[Infowarrior] - The Arrival of the Internet to Israel: The Local Diffusion of a Global Technology

Richard Forno rforno at infowarrior.org
Sun Feb 15 20:25:39 UTC 2009


The Arrival of the Internet to Israel: The Local Diffusion of a Global  
Technology

http://www.sociothink.com/

Abstract:
http://www.sociothink.com/abstract.html

Full PDF:
http://www.sociothink.com/

This subject matter of this study is the first decade of Internet  
connectivity in Israel. This study looks into the infrastructure, the  
physicality, the bureaucracy, and institutional aspects of the  
Internet. It is about the struggles between the various actors  
involved in bringing the Internet to Israel and other relevant actors,  
and decisions that were made by the state and non-governmental  
organizations, such as the Inter-University Computing Center, as part  
of that process. It is not about the things that people were doing  
with the Internet, or the meanings that the general public attributed  
to it. Rather, it focuses on the nitty-gritty of the arrival of the  
Internet to Israel and its diffusion around the country: which  
connections were made? When? What problems were involved? It also  
investigates the social, political, and cultural background against  
which the Internet can be seen to be spreading throughout the country:  
what kind of regime did Israel have in the mid-80s? And in the  
mid-90s? How might these changes be related to the introduction of the  
Internet-not in the sense that one caused the other, but in terms of  
the broader processes of change that characterized Israel during those  
years, such as globalization and liberalization?
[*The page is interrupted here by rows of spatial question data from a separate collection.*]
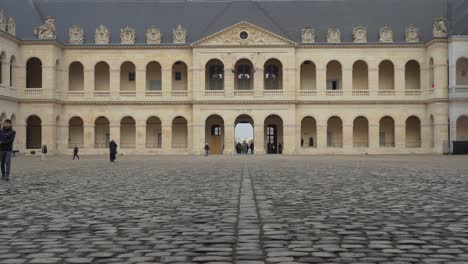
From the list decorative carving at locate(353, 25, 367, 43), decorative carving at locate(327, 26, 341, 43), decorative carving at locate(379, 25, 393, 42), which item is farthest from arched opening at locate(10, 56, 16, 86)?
decorative carving at locate(379, 25, 393, 42)

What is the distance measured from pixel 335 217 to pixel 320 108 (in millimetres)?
46085

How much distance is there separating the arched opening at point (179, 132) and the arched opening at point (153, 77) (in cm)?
361

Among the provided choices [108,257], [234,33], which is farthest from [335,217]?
[234,33]

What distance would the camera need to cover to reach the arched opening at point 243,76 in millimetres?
54969

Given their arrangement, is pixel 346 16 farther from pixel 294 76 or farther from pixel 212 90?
pixel 212 90

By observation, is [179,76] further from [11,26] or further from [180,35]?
[11,26]

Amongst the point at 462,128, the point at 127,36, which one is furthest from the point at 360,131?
the point at 127,36

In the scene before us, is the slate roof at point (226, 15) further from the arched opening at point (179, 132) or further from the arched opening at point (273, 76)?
the arched opening at point (179, 132)

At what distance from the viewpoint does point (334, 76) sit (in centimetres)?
5569

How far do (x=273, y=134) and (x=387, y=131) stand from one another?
10963mm

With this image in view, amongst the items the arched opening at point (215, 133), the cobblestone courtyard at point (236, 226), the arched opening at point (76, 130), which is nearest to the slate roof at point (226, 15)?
the arched opening at point (76, 130)

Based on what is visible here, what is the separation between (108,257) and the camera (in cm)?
559

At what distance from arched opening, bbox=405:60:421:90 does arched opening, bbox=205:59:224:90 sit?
17.7 metres

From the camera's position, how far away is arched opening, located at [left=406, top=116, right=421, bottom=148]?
55.0 metres
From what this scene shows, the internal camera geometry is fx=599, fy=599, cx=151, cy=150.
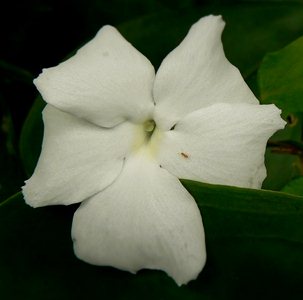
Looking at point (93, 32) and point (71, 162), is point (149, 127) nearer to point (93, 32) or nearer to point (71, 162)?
point (71, 162)

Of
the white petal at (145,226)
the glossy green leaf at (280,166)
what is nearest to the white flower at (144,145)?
the white petal at (145,226)

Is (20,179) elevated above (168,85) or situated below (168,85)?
below

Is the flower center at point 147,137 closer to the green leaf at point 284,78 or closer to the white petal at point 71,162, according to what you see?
the white petal at point 71,162

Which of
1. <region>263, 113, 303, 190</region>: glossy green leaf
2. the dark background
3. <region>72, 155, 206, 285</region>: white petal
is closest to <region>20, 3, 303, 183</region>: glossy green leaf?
the dark background

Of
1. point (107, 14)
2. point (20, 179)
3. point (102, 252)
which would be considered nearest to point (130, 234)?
point (102, 252)

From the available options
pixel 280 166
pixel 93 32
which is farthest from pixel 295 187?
pixel 93 32

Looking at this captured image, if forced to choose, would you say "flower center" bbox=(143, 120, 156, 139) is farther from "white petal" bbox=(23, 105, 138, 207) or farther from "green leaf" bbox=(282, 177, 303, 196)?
"green leaf" bbox=(282, 177, 303, 196)

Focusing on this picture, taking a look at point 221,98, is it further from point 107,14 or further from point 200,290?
point 107,14
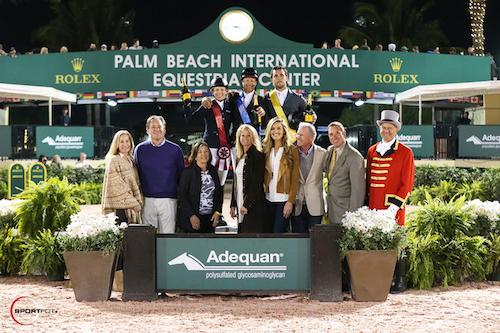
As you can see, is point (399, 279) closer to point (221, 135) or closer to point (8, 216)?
point (221, 135)

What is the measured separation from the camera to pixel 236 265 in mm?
5484

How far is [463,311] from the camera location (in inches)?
202

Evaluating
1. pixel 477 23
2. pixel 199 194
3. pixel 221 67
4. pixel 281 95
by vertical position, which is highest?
pixel 477 23

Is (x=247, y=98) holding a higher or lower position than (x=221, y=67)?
lower

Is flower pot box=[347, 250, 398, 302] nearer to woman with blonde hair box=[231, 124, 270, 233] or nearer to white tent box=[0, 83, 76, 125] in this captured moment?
woman with blonde hair box=[231, 124, 270, 233]

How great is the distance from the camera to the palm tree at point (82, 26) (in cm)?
2998

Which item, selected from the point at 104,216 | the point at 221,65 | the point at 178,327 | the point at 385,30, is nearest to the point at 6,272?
the point at 104,216

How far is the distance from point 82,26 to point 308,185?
90.2ft

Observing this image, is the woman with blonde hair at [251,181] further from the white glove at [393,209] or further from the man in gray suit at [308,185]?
the white glove at [393,209]

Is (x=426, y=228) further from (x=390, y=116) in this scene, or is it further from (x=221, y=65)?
(x=221, y=65)

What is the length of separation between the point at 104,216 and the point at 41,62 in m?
15.8

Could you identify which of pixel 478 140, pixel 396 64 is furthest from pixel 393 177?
pixel 396 64

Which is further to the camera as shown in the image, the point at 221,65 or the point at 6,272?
the point at 221,65

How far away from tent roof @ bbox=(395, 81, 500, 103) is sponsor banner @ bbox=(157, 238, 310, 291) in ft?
45.2
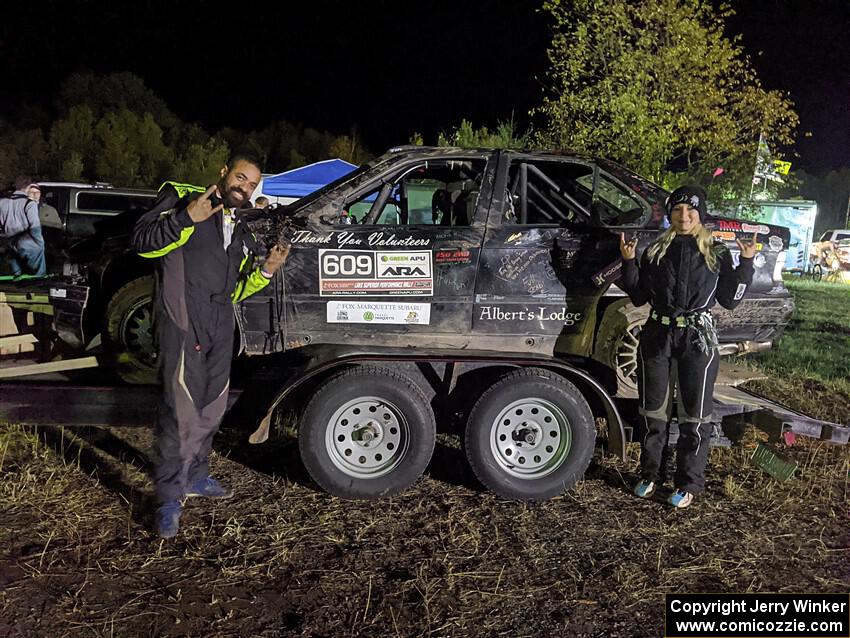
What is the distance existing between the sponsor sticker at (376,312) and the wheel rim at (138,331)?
163cm

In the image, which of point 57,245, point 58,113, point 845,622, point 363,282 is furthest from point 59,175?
point 845,622

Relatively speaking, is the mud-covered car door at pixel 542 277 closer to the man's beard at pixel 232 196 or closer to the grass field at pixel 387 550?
the grass field at pixel 387 550

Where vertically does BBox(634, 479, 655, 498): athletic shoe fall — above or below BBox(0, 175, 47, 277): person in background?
below

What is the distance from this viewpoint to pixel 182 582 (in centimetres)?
315

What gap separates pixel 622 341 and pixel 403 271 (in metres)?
1.55

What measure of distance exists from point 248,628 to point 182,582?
527 mm

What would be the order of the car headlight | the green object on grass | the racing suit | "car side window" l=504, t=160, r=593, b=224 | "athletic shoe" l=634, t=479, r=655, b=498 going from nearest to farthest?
the green object on grass < "athletic shoe" l=634, t=479, r=655, b=498 < the car headlight < "car side window" l=504, t=160, r=593, b=224 < the racing suit

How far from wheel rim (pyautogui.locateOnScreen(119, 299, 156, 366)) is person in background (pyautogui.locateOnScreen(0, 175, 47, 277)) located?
5.22 meters

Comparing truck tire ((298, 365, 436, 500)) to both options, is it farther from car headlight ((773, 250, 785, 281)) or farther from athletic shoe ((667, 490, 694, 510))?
car headlight ((773, 250, 785, 281))

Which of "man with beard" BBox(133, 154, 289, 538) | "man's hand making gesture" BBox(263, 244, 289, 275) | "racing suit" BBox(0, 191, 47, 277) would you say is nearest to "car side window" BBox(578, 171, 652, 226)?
"man's hand making gesture" BBox(263, 244, 289, 275)

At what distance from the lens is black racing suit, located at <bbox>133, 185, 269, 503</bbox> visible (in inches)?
141

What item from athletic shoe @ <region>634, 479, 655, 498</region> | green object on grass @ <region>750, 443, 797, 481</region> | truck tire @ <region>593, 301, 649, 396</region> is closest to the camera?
green object on grass @ <region>750, 443, 797, 481</region>

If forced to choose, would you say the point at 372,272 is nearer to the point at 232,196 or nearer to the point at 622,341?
the point at 232,196

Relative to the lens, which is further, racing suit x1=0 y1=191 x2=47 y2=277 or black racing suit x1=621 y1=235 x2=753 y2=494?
racing suit x1=0 y1=191 x2=47 y2=277
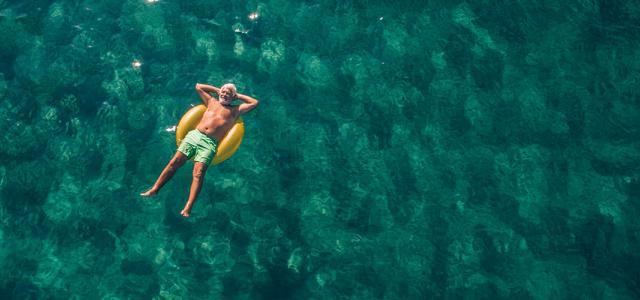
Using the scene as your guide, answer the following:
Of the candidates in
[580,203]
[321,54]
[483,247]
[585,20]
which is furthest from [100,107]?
[585,20]

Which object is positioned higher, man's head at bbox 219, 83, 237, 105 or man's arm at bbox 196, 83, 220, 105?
man's head at bbox 219, 83, 237, 105

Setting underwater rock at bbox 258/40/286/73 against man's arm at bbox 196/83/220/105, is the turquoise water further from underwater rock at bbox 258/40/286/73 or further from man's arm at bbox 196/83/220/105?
man's arm at bbox 196/83/220/105

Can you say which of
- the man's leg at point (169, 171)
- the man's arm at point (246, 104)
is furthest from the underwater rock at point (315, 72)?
the man's leg at point (169, 171)

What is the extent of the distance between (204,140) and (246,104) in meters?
0.94

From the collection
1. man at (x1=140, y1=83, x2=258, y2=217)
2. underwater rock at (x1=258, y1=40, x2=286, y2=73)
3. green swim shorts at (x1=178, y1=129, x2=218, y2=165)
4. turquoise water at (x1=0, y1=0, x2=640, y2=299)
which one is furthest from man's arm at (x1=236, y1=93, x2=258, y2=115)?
underwater rock at (x1=258, y1=40, x2=286, y2=73)

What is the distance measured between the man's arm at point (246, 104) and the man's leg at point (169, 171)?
112 centimetres

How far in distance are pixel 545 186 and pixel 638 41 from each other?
134 inches

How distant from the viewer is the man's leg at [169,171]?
7562mm

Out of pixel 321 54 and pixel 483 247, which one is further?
pixel 321 54

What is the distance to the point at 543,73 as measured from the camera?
923 centimetres

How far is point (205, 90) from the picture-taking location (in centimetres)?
832

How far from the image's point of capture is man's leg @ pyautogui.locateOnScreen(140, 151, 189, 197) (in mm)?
7562

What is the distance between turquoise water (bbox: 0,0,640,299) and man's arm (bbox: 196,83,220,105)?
0.48 meters

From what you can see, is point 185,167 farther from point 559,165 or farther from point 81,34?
point 559,165
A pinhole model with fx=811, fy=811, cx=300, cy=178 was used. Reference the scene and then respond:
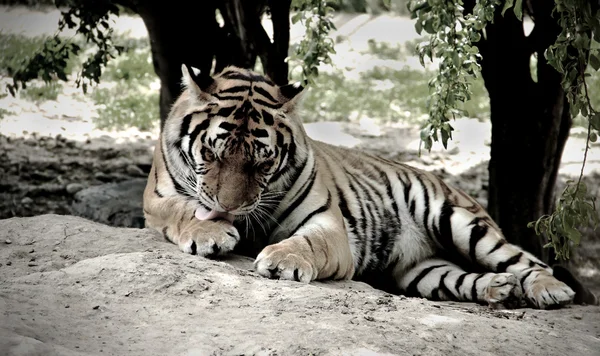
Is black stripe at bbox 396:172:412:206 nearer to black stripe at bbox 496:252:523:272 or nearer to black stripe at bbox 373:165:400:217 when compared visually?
black stripe at bbox 373:165:400:217

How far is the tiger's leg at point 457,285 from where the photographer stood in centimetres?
472

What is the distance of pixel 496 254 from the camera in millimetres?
5250

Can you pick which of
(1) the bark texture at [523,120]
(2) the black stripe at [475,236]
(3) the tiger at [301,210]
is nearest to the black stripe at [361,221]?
(3) the tiger at [301,210]

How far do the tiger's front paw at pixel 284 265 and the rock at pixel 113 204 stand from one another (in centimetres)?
305

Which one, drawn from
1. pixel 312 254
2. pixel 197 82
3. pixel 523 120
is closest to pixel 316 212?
pixel 312 254

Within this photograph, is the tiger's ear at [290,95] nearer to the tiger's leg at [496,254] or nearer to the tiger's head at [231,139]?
the tiger's head at [231,139]

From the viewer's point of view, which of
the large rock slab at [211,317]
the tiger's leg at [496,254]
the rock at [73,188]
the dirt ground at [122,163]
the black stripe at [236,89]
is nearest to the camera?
the large rock slab at [211,317]

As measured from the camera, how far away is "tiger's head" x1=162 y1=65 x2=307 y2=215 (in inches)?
166

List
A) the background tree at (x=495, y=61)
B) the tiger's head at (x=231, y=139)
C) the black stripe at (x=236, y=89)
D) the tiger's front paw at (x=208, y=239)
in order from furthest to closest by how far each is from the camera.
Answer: the background tree at (x=495, y=61) → the black stripe at (x=236, y=89) → the tiger's head at (x=231, y=139) → the tiger's front paw at (x=208, y=239)

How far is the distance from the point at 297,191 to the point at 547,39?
2.68 m

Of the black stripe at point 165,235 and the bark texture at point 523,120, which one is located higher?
the bark texture at point 523,120

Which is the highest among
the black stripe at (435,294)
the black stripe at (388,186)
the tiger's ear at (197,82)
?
the tiger's ear at (197,82)

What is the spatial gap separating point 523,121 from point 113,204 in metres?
3.49

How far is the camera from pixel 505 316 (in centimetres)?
398
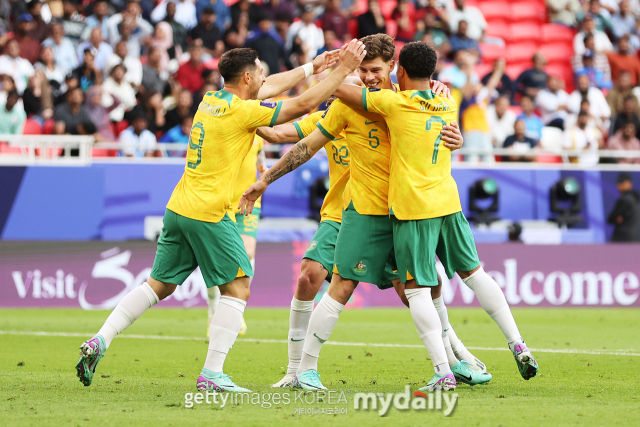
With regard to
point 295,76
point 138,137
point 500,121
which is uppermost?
point 295,76

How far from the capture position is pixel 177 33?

This study focuses on the technology of the Internet: on the cables  
and wires that carry the Internet around the world; on the legal and  
administrative processes that are called into play as the Internet  
reaches a new country. Thus, while not driven by a new social  
phenomenon such as Internet dating or the uses of social networking  
sites, this study nonetheless sheds light on the social contexts in  
which the processes described in the course of this dissertation are  
embedded. By not taking the technology for granted, this study shows  
that the infrastructure behind the Internet is also a social  
phenomenon with a political economy, no less than the social and  
cultural forms that are based on that infrastructure.